*** Opening of GIVEN DATA ***

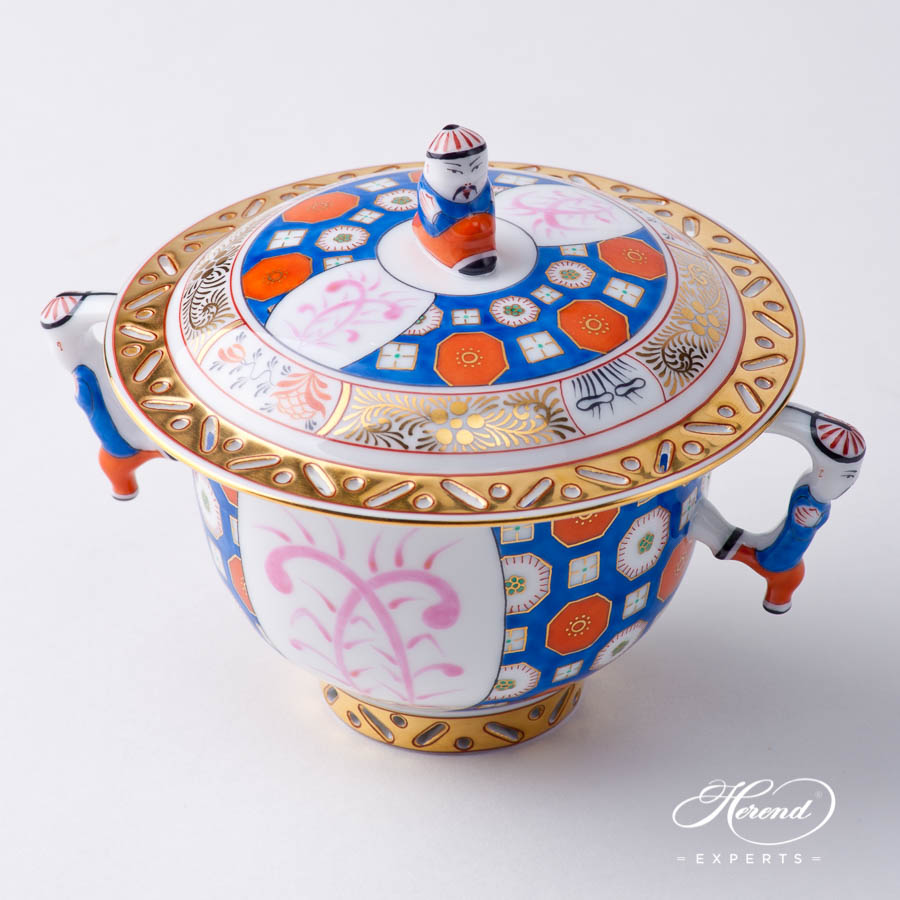 Oriental Cup w. Lid 3353-0-21 OS O'Sullivan pattern. Herend fine china hand painted. Oriental style Universal Cup
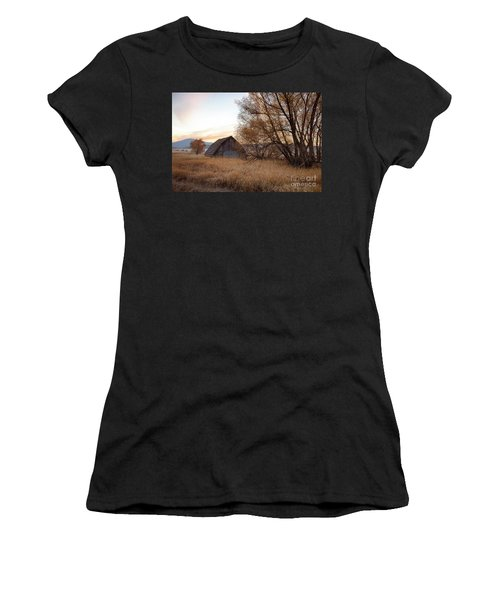 Sanders Barn Women's T-Shirt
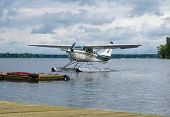 foto of cessna  - Float plane landing on a lake - JPG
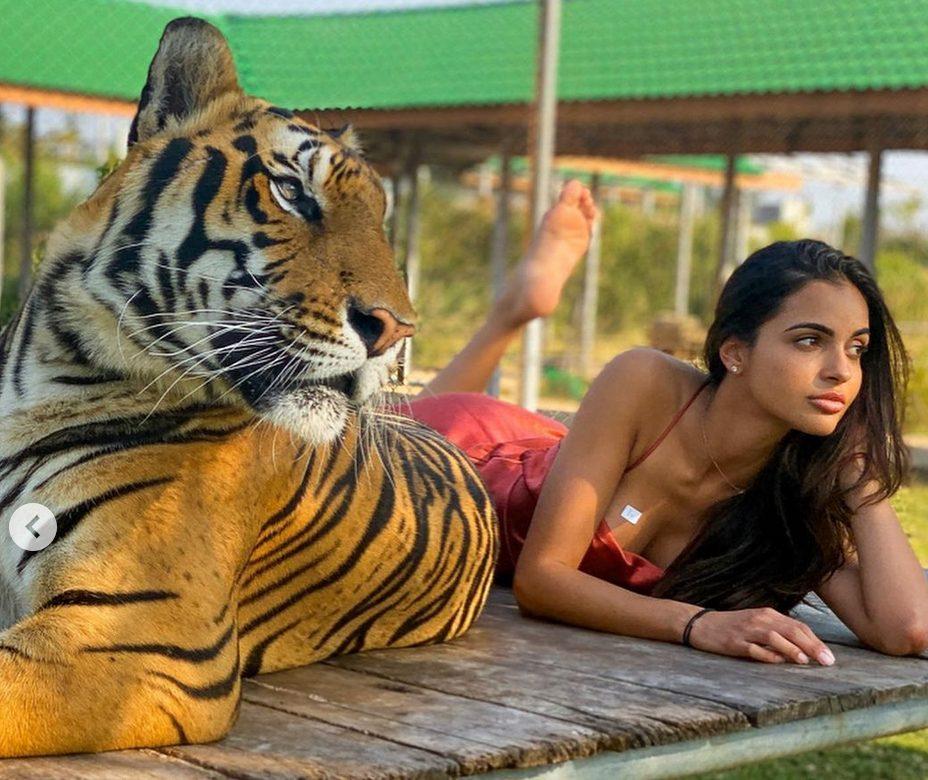 Leidy Amelia Labrador con tigre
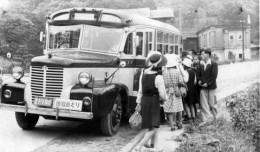 Classic_Bus_1945.jpg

*** Close of GIVEN DATA ***

Quote every line of the records above exactly; no picture is to be copied.

 Oriental Cup w. Lid 3353-0-21 OS O'Sullivan pattern. Herend fine china hand painted. Oriental style Universal Cup
 Sanders Barn Women's T-Shirt
 foto of cessna  - Float plane landing on a lake - JPG
 Leidy Amelia Labrador con tigre
 Classic_Bus_1945.jpg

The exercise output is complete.